Un nouveau dispositif pour une mobilité plus durable et mieux pilotée

Autoroute Tétouan–Fnideq. Totalisant 38% de la consommation énergétique, les transports représentent le premier poste de dépenses en énergie au Maroc.

Revue de presseL’agence allemande de coopération internationale (GIZ) accompagne le Maroc dans la mise en place d’un système structuré de suivi des données de mobilité, afin d’éclairer les politiques publiques et d’accélérer la transition vers des solutions plus durables. Cet article est une revue de presse tirée du quotidien Les Inspirations Éco.

Le 29/04/2026 à 19h53

Dans un contexte de ralentissement économique et de dépendance énergétique, l’agence allemande de coopération internationale (GIZ) accompagne le Maroc dans la mise en place d’un système structuré de suivi des données de mobilité, afin d’éclairer les politiques publiques et d’accélérer la transition de ce secteur d’activité. Face aux défis économiques et environnementaux qui pèsent sur le secteur des transports, la GIZ a initié un projet visant à renforcer la collecte, l’analyse et l’exploitation des données de mobilité au Maroc, rapporte le quotidien Les Inspirations Éco. «Ce dispositif répond à un besoin crucial: disposer d’une vision consolidée et opérationnelle pour piloter les politiques de transport de manière plus efficace», explique un responsable de l’agence, cité par le quotidien. Une démarche d’autant plus nécessaire que le secteur concentre des enjeux majeurs pour le pays.
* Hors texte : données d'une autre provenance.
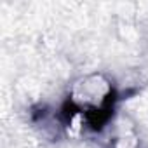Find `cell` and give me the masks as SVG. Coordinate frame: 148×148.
Returning a JSON list of instances; mask_svg holds the SVG:
<instances>
[{"label": "cell", "instance_id": "obj_1", "mask_svg": "<svg viewBox=\"0 0 148 148\" xmlns=\"http://www.w3.org/2000/svg\"><path fill=\"white\" fill-rule=\"evenodd\" d=\"M113 87L112 84L98 73L92 75H86L79 79L71 87L70 101L82 115L91 119L92 115H99L108 110L112 103Z\"/></svg>", "mask_w": 148, "mask_h": 148}]
</instances>
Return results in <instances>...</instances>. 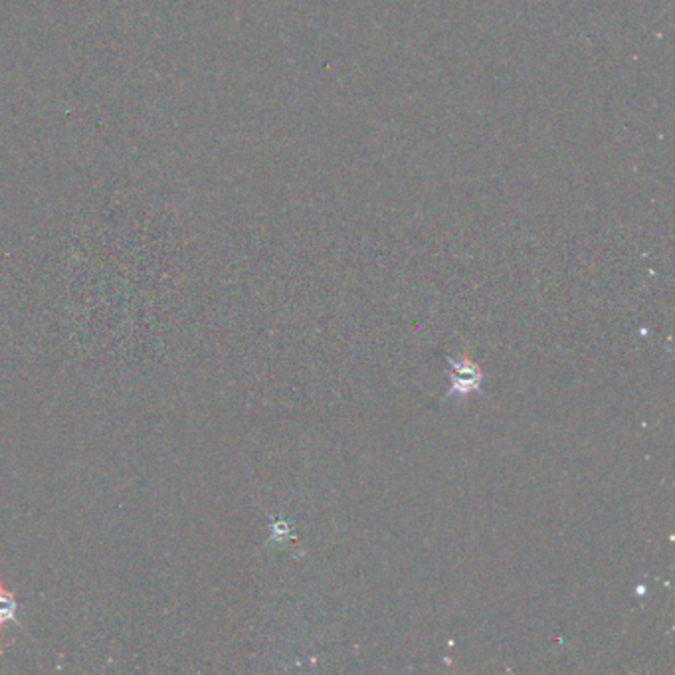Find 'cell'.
<instances>
[{
	"instance_id": "6da1fadb",
	"label": "cell",
	"mask_w": 675,
	"mask_h": 675,
	"mask_svg": "<svg viewBox=\"0 0 675 675\" xmlns=\"http://www.w3.org/2000/svg\"><path fill=\"white\" fill-rule=\"evenodd\" d=\"M19 610H21V602L16 598V593L0 576V630H4L7 626H16L22 632H26V628L19 618Z\"/></svg>"
}]
</instances>
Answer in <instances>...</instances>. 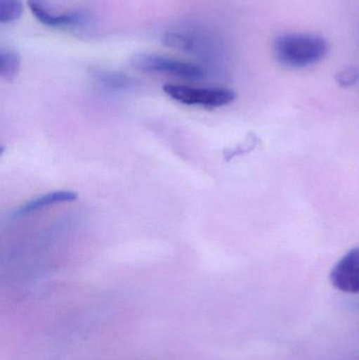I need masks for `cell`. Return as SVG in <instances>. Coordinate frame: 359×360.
I'll use <instances>...</instances> for the list:
<instances>
[{
    "label": "cell",
    "mask_w": 359,
    "mask_h": 360,
    "mask_svg": "<svg viewBox=\"0 0 359 360\" xmlns=\"http://www.w3.org/2000/svg\"><path fill=\"white\" fill-rule=\"evenodd\" d=\"M328 50L326 39L312 34H285L274 42V53L278 61L297 69L320 63L326 57Z\"/></svg>",
    "instance_id": "cell-1"
},
{
    "label": "cell",
    "mask_w": 359,
    "mask_h": 360,
    "mask_svg": "<svg viewBox=\"0 0 359 360\" xmlns=\"http://www.w3.org/2000/svg\"><path fill=\"white\" fill-rule=\"evenodd\" d=\"M162 90L177 103L208 109L225 107L233 103L236 98V93L227 88H198L185 84H167L162 86Z\"/></svg>",
    "instance_id": "cell-2"
},
{
    "label": "cell",
    "mask_w": 359,
    "mask_h": 360,
    "mask_svg": "<svg viewBox=\"0 0 359 360\" xmlns=\"http://www.w3.org/2000/svg\"><path fill=\"white\" fill-rule=\"evenodd\" d=\"M132 65L145 73L164 74L181 79L200 80L204 77V70L194 63L149 53L135 55Z\"/></svg>",
    "instance_id": "cell-3"
},
{
    "label": "cell",
    "mask_w": 359,
    "mask_h": 360,
    "mask_svg": "<svg viewBox=\"0 0 359 360\" xmlns=\"http://www.w3.org/2000/svg\"><path fill=\"white\" fill-rule=\"evenodd\" d=\"M333 287L348 294H359V248L348 252L333 268L330 275Z\"/></svg>",
    "instance_id": "cell-4"
},
{
    "label": "cell",
    "mask_w": 359,
    "mask_h": 360,
    "mask_svg": "<svg viewBox=\"0 0 359 360\" xmlns=\"http://www.w3.org/2000/svg\"><path fill=\"white\" fill-rule=\"evenodd\" d=\"M27 6L35 18L48 27H76L86 20L84 13L78 11L63 13V14L52 12L46 0H27Z\"/></svg>",
    "instance_id": "cell-5"
},
{
    "label": "cell",
    "mask_w": 359,
    "mask_h": 360,
    "mask_svg": "<svg viewBox=\"0 0 359 360\" xmlns=\"http://www.w3.org/2000/svg\"><path fill=\"white\" fill-rule=\"evenodd\" d=\"M78 198V195L72 191H54V192L46 193V194L40 195L36 198L31 199L27 202L23 203L14 212L13 216L15 218L25 217V216L32 215L40 210L46 207H52L58 203L71 202Z\"/></svg>",
    "instance_id": "cell-6"
},
{
    "label": "cell",
    "mask_w": 359,
    "mask_h": 360,
    "mask_svg": "<svg viewBox=\"0 0 359 360\" xmlns=\"http://www.w3.org/2000/svg\"><path fill=\"white\" fill-rule=\"evenodd\" d=\"M95 79L99 84L110 90H128L134 86V80L122 73L99 70L94 73Z\"/></svg>",
    "instance_id": "cell-7"
},
{
    "label": "cell",
    "mask_w": 359,
    "mask_h": 360,
    "mask_svg": "<svg viewBox=\"0 0 359 360\" xmlns=\"http://www.w3.org/2000/svg\"><path fill=\"white\" fill-rule=\"evenodd\" d=\"M21 67V57L17 51L12 49L0 50V75L4 79L11 82L18 75Z\"/></svg>",
    "instance_id": "cell-8"
},
{
    "label": "cell",
    "mask_w": 359,
    "mask_h": 360,
    "mask_svg": "<svg viewBox=\"0 0 359 360\" xmlns=\"http://www.w3.org/2000/svg\"><path fill=\"white\" fill-rule=\"evenodd\" d=\"M164 44L171 48L185 52L198 51V41L193 36L183 33H168L164 36Z\"/></svg>",
    "instance_id": "cell-9"
},
{
    "label": "cell",
    "mask_w": 359,
    "mask_h": 360,
    "mask_svg": "<svg viewBox=\"0 0 359 360\" xmlns=\"http://www.w3.org/2000/svg\"><path fill=\"white\" fill-rule=\"evenodd\" d=\"M23 4L21 0H0V22H13L21 16Z\"/></svg>",
    "instance_id": "cell-10"
}]
</instances>
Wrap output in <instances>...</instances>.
Avec 38% de la consommation énergétique nationale et près de 30% des émissions de CO₂, les transports représentent le premier poste de dépense en énergie du Royaume. Une dépendance aux carburants fossiles importés, qui expose le Maroc aux fluctuations des marchés internationaux et pèse sur sa balance des paiements. «Cette situation fragilise l’équilibre économique global, alors que les besoins en mobilité ne cessent de croître sous l’effet de l’urbanisation et de la démographie», souligne un expert. Dans les grandes agglomérations comme Casablanca, Rabat ou Marrakech, ces tensions se traduisent par une congestion accrue, une dégradation de la qualité de l’air et une perte d’efficacité économique. Les politiques de mobilité urbaine ont apporté des réponses, mais leur impact reste inégal selon les territoires, faute d’une approche globale et de données fiables. C’est précisément pour combler ces lacunes que la GIZ a lancé son initiative.
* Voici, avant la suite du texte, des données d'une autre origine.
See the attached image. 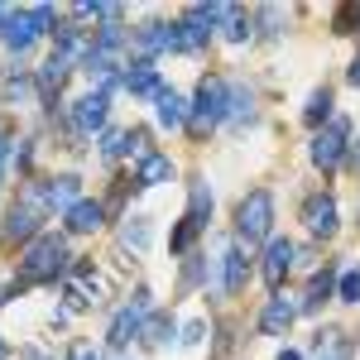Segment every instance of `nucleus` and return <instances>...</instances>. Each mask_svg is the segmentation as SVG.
<instances>
[{
	"mask_svg": "<svg viewBox=\"0 0 360 360\" xmlns=\"http://www.w3.org/2000/svg\"><path fill=\"white\" fill-rule=\"evenodd\" d=\"M72 360H96V351L91 346H72Z\"/></svg>",
	"mask_w": 360,
	"mask_h": 360,
	"instance_id": "72a5a7b5",
	"label": "nucleus"
},
{
	"mask_svg": "<svg viewBox=\"0 0 360 360\" xmlns=\"http://www.w3.org/2000/svg\"><path fill=\"white\" fill-rule=\"evenodd\" d=\"M5 159H10V139H0V173H5Z\"/></svg>",
	"mask_w": 360,
	"mask_h": 360,
	"instance_id": "f704fd0d",
	"label": "nucleus"
},
{
	"mask_svg": "<svg viewBox=\"0 0 360 360\" xmlns=\"http://www.w3.org/2000/svg\"><path fill=\"white\" fill-rule=\"evenodd\" d=\"M269 226H274V197L264 193V188H255L250 197H240V207H236V231H240V245L264 240V236H269Z\"/></svg>",
	"mask_w": 360,
	"mask_h": 360,
	"instance_id": "f03ea898",
	"label": "nucleus"
},
{
	"mask_svg": "<svg viewBox=\"0 0 360 360\" xmlns=\"http://www.w3.org/2000/svg\"><path fill=\"white\" fill-rule=\"evenodd\" d=\"M226 120H255V101H250V91H240V86H231V111H226Z\"/></svg>",
	"mask_w": 360,
	"mask_h": 360,
	"instance_id": "a878e982",
	"label": "nucleus"
},
{
	"mask_svg": "<svg viewBox=\"0 0 360 360\" xmlns=\"http://www.w3.org/2000/svg\"><path fill=\"white\" fill-rule=\"evenodd\" d=\"M101 303V278L91 274V269H72L68 283H63V312H86V307Z\"/></svg>",
	"mask_w": 360,
	"mask_h": 360,
	"instance_id": "6e6552de",
	"label": "nucleus"
},
{
	"mask_svg": "<svg viewBox=\"0 0 360 360\" xmlns=\"http://www.w3.org/2000/svg\"><path fill=\"white\" fill-rule=\"evenodd\" d=\"M168 178H173V164H168L164 154L149 149L144 159H135V183L139 188H159V183H168Z\"/></svg>",
	"mask_w": 360,
	"mask_h": 360,
	"instance_id": "4468645a",
	"label": "nucleus"
},
{
	"mask_svg": "<svg viewBox=\"0 0 360 360\" xmlns=\"http://www.w3.org/2000/svg\"><path fill=\"white\" fill-rule=\"evenodd\" d=\"M0 360H5V341H0Z\"/></svg>",
	"mask_w": 360,
	"mask_h": 360,
	"instance_id": "ea45409f",
	"label": "nucleus"
},
{
	"mask_svg": "<svg viewBox=\"0 0 360 360\" xmlns=\"http://www.w3.org/2000/svg\"><path fill=\"white\" fill-rule=\"evenodd\" d=\"M336 293H341V303H360V269H346L341 283H336Z\"/></svg>",
	"mask_w": 360,
	"mask_h": 360,
	"instance_id": "bb28decb",
	"label": "nucleus"
},
{
	"mask_svg": "<svg viewBox=\"0 0 360 360\" xmlns=\"http://www.w3.org/2000/svg\"><path fill=\"white\" fill-rule=\"evenodd\" d=\"M29 91H34V82H29V77H10V101H25Z\"/></svg>",
	"mask_w": 360,
	"mask_h": 360,
	"instance_id": "2f4dec72",
	"label": "nucleus"
},
{
	"mask_svg": "<svg viewBox=\"0 0 360 360\" xmlns=\"http://www.w3.org/2000/svg\"><path fill=\"white\" fill-rule=\"evenodd\" d=\"M106 125V91H86L82 101L72 106V135L86 139L91 130H101Z\"/></svg>",
	"mask_w": 360,
	"mask_h": 360,
	"instance_id": "1a4fd4ad",
	"label": "nucleus"
},
{
	"mask_svg": "<svg viewBox=\"0 0 360 360\" xmlns=\"http://www.w3.org/2000/svg\"><path fill=\"white\" fill-rule=\"evenodd\" d=\"M332 288H336V269L332 264H322L317 274H312V283H307V298H303V312H317V307L332 298Z\"/></svg>",
	"mask_w": 360,
	"mask_h": 360,
	"instance_id": "dca6fc26",
	"label": "nucleus"
},
{
	"mask_svg": "<svg viewBox=\"0 0 360 360\" xmlns=\"http://www.w3.org/2000/svg\"><path fill=\"white\" fill-rule=\"evenodd\" d=\"M351 164L360 168V135H356V144H351Z\"/></svg>",
	"mask_w": 360,
	"mask_h": 360,
	"instance_id": "e433bc0d",
	"label": "nucleus"
},
{
	"mask_svg": "<svg viewBox=\"0 0 360 360\" xmlns=\"http://www.w3.org/2000/svg\"><path fill=\"white\" fill-rule=\"evenodd\" d=\"M207 217H212V193H207V183H193V207H188V221L202 231V226H207Z\"/></svg>",
	"mask_w": 360,
	"mask_h": 360,
	"instance_id": "5701e85b",
	"label": "nucleus"
},
{
	"mask_svg": "<svg viewBox=\"0 0 360 360\" xmlns=\"http://www.w3.org/2000/svg\"><path fill=\"white\" fill-rule=\"evenodd\" d=\"M202 332H207V327H202V322H193V327H188V336H183V341H188V346H197V341H202Z\"/></svg>",
	"mask_w": 360,
	"mask_h": 360,
	"instance_id": "473e14b6",
	"label": "nucleus"
},
{
	"mask_svg": "<svg viewBox=\"0 0 360 360\" xmlns=\"http://www.w3.org/2000/svg\"><path fill=\"white\" fill-rule=\"evenodd\" d=\"M149 307H154L149 288H139L135 298L115 312V322H111V346H125L130 336H144V317H149Z\"/></svg>",
	"mask_w": 360,
	"mask_h": 360,
	"instance_id": "423d86ee",
	"label": "nucleus"
},
{
	"mask_svg": "<svg viewBox=\"0 0 360 360\" xmlns=\"http://www.w3.org/2000/svg\"><path fill=\"white\" fill-rule=\"evenodd\" d=\"M154 101H159V125L178 130V125L188 120V106H183V96H178V91H168V86H164V91H159Z\"/></svg>",
	"mask_w": 360,
	"mask_h": 360,
	"instance_id": "aec40b11",
	"label": "nucleus"
},
{
	"mask_svg": "<svg viewBox=\"0 0 360 360\" xmlns=\"http://www.w3.org/2000/svg\"><path fill=\"white\" fill-rule=\"evenodd\" d=\"M68 72H72V63H68L63 53H53L44 68H39V91H44V96H58V86L68 82Z\"/></svg>",
	"mask_w": 360,
	"mask_h": 360,
	"instance_id": "a211bd4d",
	"label": "nucleus"
},
{
	"mask_svg": "<svg viewBox=\"0 0 360 360\" xmlns=\"http://www.w3.org/2000/svg\"><path fill=\"white\" fill-rule=\"evenodd\" d=\"M278 360H303V356L298 351H278Z\"/></svg>",
	"mask_w": 360,
	"mask_h": 360,
	"instance_id": "4c0bfd02",
	"label": "nucleus"
},
{
	"mask_svg": "<svg viewBox=\"0 0 360 360\" xmlns=\"http://www.w3.org/2000/svg\"><path fill=\"white\" fill-rule=\"evenodd\" d=\"M5 298H10V288H0V307H5Z\"/></svg>",
	"mask_w": 360,
	"mask_h": 360,
	"instance_id": "58836bf2",
	"label": "nucleus"
},
{
	"mask_svg": "<svg viewBox=\"0 0 360 360\" xmlns=\"http://www.w3.org/2000/svg\"><path fill=\"white\" fill-rule=\"evenodd\" d=\"M44 193L39 188H25L20 193V207H10V221H5V236L10 240H34L39 236V226H44Z\"/></svg>",
	"mask_w": 360,
	"mask_h": 360,
	"instance_id": "39448f33",
	"label": "nucleus"
},
{
	"mask_svg": "<svg viewBox=\"0 0 360 360\" xmlns=\"http://www.w3.org/2000/svg\"><path fill=\"white\" fill-rule=\"evenodd\" d=\"M120 82L130 86L135 96H159V91H164V82H159V68H154V63H144V58H139L135 68H125V72H120Z\"/></svg>",
	"mask_w": 360,
	"mask_h": 360,
	"instance_id": "ddd939ff",
	"label": "nucleus"
},
{
	"mask_svg": "<svg viewBox=\"0 0 360 360\" xmlns=\"http://www.w3.org/2000/svg\"><path fill=\"white\" fill-rule=\"evenodd\" d=\"M327 115H332V91H327V86H322V91H312V101H307L303 120H307V125H322V120H327Z\"/></svg>",
	"mask_w": 360,
	"mask_h": 360,
	"instance_id": "393cba45",
	"label": "nucleus"
},
{
	"mask_svg": "<svg viewBox=\"0 0 360 360\" xmlns=\"http://www.w3.org/2000/svg\"><path fill=\"white\" fill-rule=\"evenodd\" d=\"M346 144H351V125L332 120L327 130H317V139H312V164L322 168V173H332L341 164V154H346Z\"/></svg>",
	"mask_w": 360,
	"mask_h": 360,
	"instance_id": "0eeeda50",
	"label": "nucleus"
},
{
	"mask_svg": "<svg viewBox=\"0 0 360 360\" xmlns=\"http://www.w3.org/2000/svg\"><path fill=\"white\" fill-rule=\"evenodd\" d=\"M303 221H307V231L312 236H336V202L327 193H317V197H307V207H303Z\"/></svg>",
	"mask_w": 360,
	"mask_h": 360,
	"instance_id": "9b49d317",
	"label": "nucleus"
},
{
	"mask_svg": "<svg viewBox=\"0 0 360 360\" xmlns=\"http://www.w3.org/2000/svg\"><path fill=\"white\" fill-rule=\"evenodd\" d=\"M0 20H5V10H0Z\"/></svg>",
	"mask_w": 360,
	"mask_h": 360,
	"instance_id": "a19ab883",
	"label": "nucleus"
},
{
	"mask_svg": "<svg viewBox=\"0 0 360 360\" xmlns=\"http://www.w3.org/2000/svg\"><path fill=\"white\" fill-rule=\"evenodd\" d=\"M149 236H154V231H149L144 217H130V221L120 226V245H130V250H149Z\"/></svg>",
	"mask_w": 360,
	"mask_h": 360,
	"instance_id": "4be33fe9",
	"label": "nucleus"
},
{
	"mask_svg": "<svg viewBox=\"0 0 360 360\" xmlns=\"http://www.w3.org/2000/svg\"><path fill=\"white\" fill-rule=\"evenodd\" d=\"M135 49L144 53V63H149V53H164V49H173V25H144L135 34Z\"/></svg>",
	"mask_w": 360,
	"mask_h": 360,
	"instance_id": "2eb2a0df",
	"label": "nucleus"
},
{
	"mask_svg": "<svg viewBox=\"0 0 360 360\" xmlns=\"http://www.w3.org/2000/svg\"><path fill=\"white\" fill-rule=\"evenodd\" d=\"M351 86H360V58L351 63Z\"/></svg>",
	"mask_w": 360,
	"mask_h": 360,
	"instance_id": "c9c22d12",
	"label": "nucleus"
},
{
	"mask_svg": "<svg viewBox=\"0 0 360 360\" xmlns=\"http://www.w3.org/2000/svg\"><path fill=\"white\" fill-rule=\"evenodd\" d=\"M68 269V245L58 240V236H34L25 245V255H20V283H49V278H58Z\"/></svg>",
	"mask_w": 360,
	"mask_h": 360,
	"instance_id": "f257e3e1",
	"label": "nucleus"
},
{
	"mask_svg": "<svg viewBox=\"0 0 360 360\" xmlns=\"http://www.w3.org/2000/svg\"><path fill=\"white\" fill-rule=\"evenodd\" d=\"M168 336H173V322H168V317H159V322H154V327L144 332V341H149V346H164Z\"/></svg>",
	"mask_w": 360,
	"mask_h": 360,
	"instance_id": "c756f323",
	"label": "nucleus"
},
{
	"mask_svg": "<svg viewBox=\"0 0 360 360\" xmlns=\"http://www.w3.org/2000/svg\"><path fill=\"white\" fill-rule=\"evenodd\" d=\"M317 360H351V341H341V332L317 336Z\"/></svg>",
	"mask_w": 360,
	"mask_h": 360,
	"instance_id": "b1692460",
	"label": "nucleus"
},
{
	"mask_svg": "<svg viewBox=\"0 0 360 360\" xmlns=\"http://www.w3.org/2000/svg\"><path fill=\"white\" fill-rule=\"evenodd\" d=\"M39 193H44V207H68V212H72V207H77V178H72V173H68V178H53V183L39 188Z\"/></svg>",
	"mask_w": 360,
	"mask_h": 360,
	"instance_id": "6ab92c4d",
	"label": "nucleus"
},
{
	"mask_svg": "<svg viewBox=\"0 0 360 360\" xmlns=\"http://www.w3.org/2000/svg\"><path fill=\"white\" fill-rule=\"evenodd\" d=\"M49 25H53V10H49V5H34V10H15V15H5V49L25 53Z\"/></svg>",
	"mask_w": 360,
	"mask_h": 360,
	"instance_id": "7ed1b4c3",
	"label": "nucleus"
},
{
	"mask_svg": "<svg viewBox=\"0 0 360 360\" xmlns=\"http://www.w3.org/2000/svg\"><path fill=\"white\" fill-rule=\"evenodd\" d=\"M293 269V240H269V250H264V283L269 288H283V274Z\"/></svg>",
	"mask_w": 360,
	"mask_h": 360,
	"instance_id": "f8f14e48",
	"label": "nucleus"
},
{
	"mask_svg": "<svg viewBox=\"0 0 360 360\" xmlns=\"http://www.w3.org/2000/svg\"><path fill=\"white\" fill-rule=\"evenodd\" d=\"M293 317H298V303H293L288 293H274L269 307L259 312V332H264V336H283L288 327H293Z\"/></svg>",
	"mask_w": 360,
	"mask_h": 360,
	"instance_id": "9d476101",
	"label": "nucleus"
},
{
	"mask_svg": "<svg viewBox=\"0 0 360 360\" xmlns=\"http://www.w3.org/2000/svg\"><path fill=\"white\" fill-rule=\"evenodd\" d=\"M226 111H231V86L221 77H202L193 101V130H212L217 120H226Z\"/></svg>",
	"mask_w": 360,
	"mask_h": 360,
	"instance_id": "20e7f679",
	"label": "nucleus"
},
{
	"mask_svg": "<svg viewBox=\"0 0 360 360\" xmlns=\"http://www.w3.org/2000/svg\"><path fill=\"white\" fill-rule=\"evenodd\" d=\"M101 154H106V159L125 154V130H106V139H101Z\"/></svg>",
	"mask_w": 360,
	"mask_h": 360,
	"instance_id": "c85d7f7f",
	"label": "nucleus"
},
{
	"mask_svg": "<svg viewBox=\"0 0 360 360\" xmlns=\"http://www.w3.org/2000/svg\"><path fill=\"white\" fill-rule=\"evenodd\" d=\"M245 269H250V255H245V245L236 240V245L226 250V278H221L226 293H240V283H245Z\"/></svg>",
	"mask_w": 360,
	"mask_h": 360,
	"instance_id": "f3484780",
	"label": "nucleus"
},
{
	"mask_svg": "<svg viewBox=\"0 0 360 360\" xmlns=\"http://www.w3.org/2000/svg\"><path fill=\"white\" fill-rule=\"evenodd\" d=\"M96 226H101V202H77V207L68 212V231H77V236L96 231Z\"/></svg>",
	"mask_w": 360,
	"mask_h": 360,
	"instance_id": "412c9836",
	"label": "nucleus"
},
{
	"mask_svg": "<svg viewBox=\"0 0 360 360\" xmlns=\"http://www.w3.org/2000/svg\"><path fill=\"white\" fill-rule=\"evenodd\" d=\"M356 20H360V5H341V10H336V34H351Z\"/></svg>",
	"mask_w": 360,
	"mask_h": 360,
	"instance_id": "7c9ffc66",
	"label": "nucleus"
},
{
	"mask_svg": "<svg viewBox=\"0 0 360 360\" xmlns=\"http://www.w3.org/2000/svg\"><path fill=\"white\" fill-rule=\"evenodd\" d=\"M226 39H231V44H245V39H250V15L236 10V15H231V25H226Z\"/></svg>",
	"mask_w": 360,
	"mask_h": 360,
	"instance_id": "cd10ccee",
	"label": "nucleus"
}]
</instances>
L’objectif est de structurer un système national d’observation capable de centraliser et d’exploiter les informations disponibles, qu’il s’agisse de cartographies des infrastructures, d’analyses des flux de transport ou d’évaluations des modes doux. Aujourd’hui, les données existent, mais elles sont souvent dispersées ou incomplètes, ce qui limite leur utilité pour les décideurs. En organisant ces informations, le dispositif permettrait d’affiner les diagnostics et d’orienter les investissements de manière plus ciblée.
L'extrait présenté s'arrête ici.